WHAT THE EXERCISE ASKS:
Only the lines below from the one that contains "United States, site archbold_FL-36." through the one that contains "[volunteer wildlife ID]" should appear in your answer, exact and without pictures.
──────── EXCERPTED DATA ────────
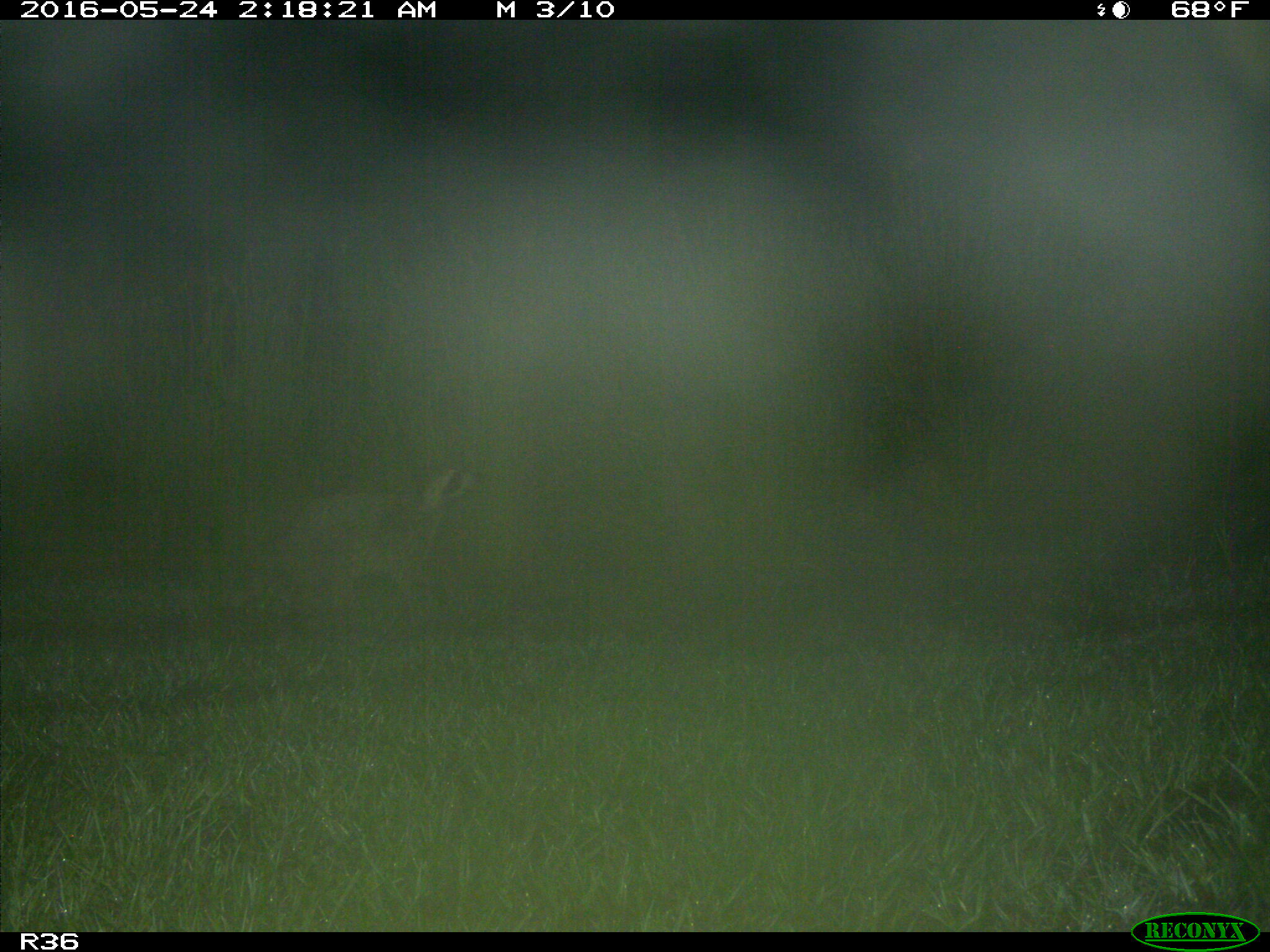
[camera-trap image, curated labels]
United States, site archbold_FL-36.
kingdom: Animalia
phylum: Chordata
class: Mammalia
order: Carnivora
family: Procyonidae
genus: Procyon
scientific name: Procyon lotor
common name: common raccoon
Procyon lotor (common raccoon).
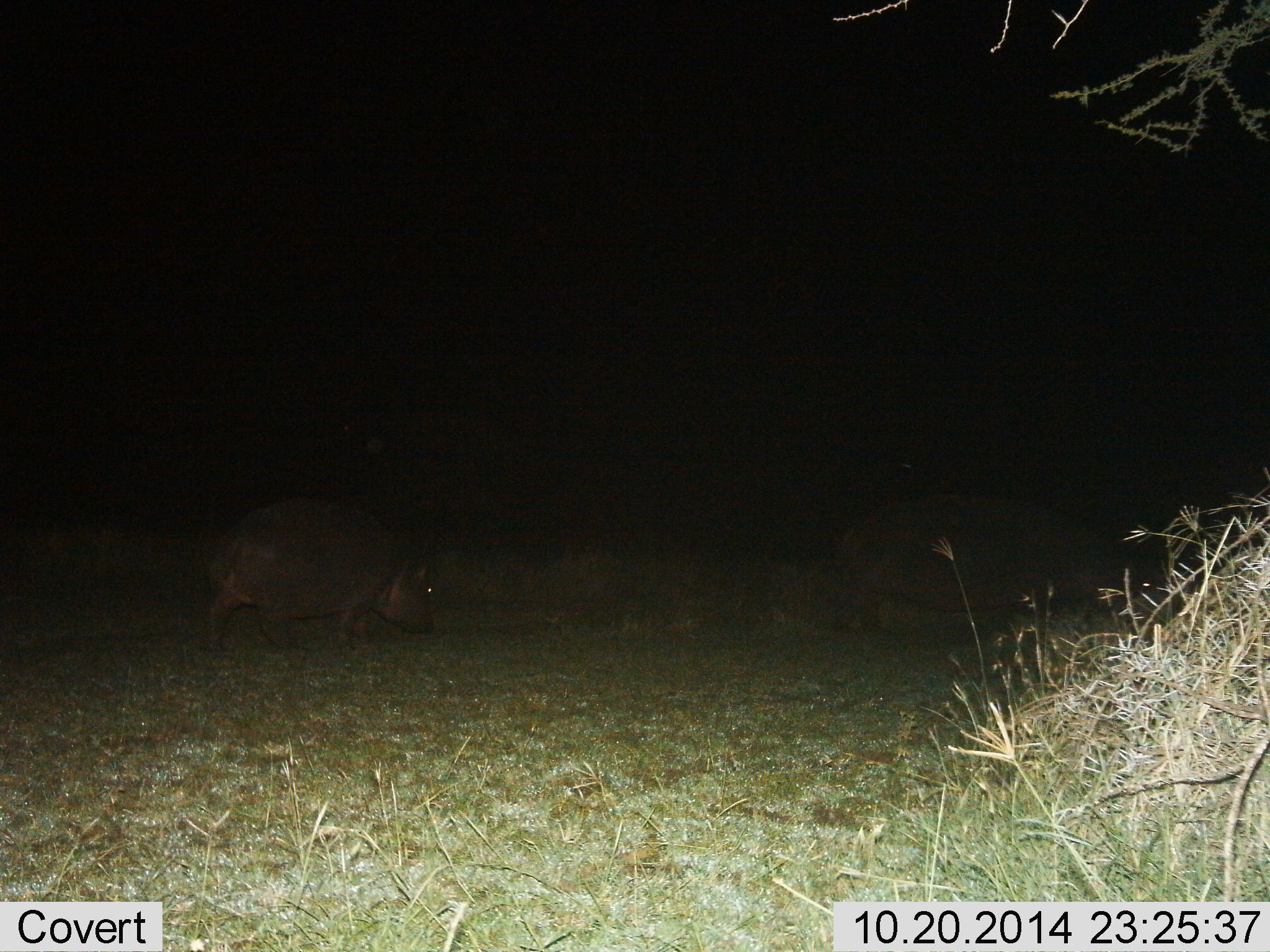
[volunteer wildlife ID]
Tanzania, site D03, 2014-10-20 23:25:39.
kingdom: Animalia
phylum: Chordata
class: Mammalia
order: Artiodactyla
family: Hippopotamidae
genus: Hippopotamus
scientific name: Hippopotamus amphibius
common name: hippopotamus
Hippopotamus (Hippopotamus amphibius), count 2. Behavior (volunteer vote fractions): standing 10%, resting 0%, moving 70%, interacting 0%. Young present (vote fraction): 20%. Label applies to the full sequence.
────────
SOLUTION TO THE EXERCISE:
United States, site archbold_FL-36.
kingdom: Animalia
phylum: Chordata
class: Mammalia
order: Carnivora
family: Procyonidae
genus: Procyon
scientific name: Procyon lotor
common name: common raccoon
Procyon lotor (common raccoon).
[volunteer wildlife ID]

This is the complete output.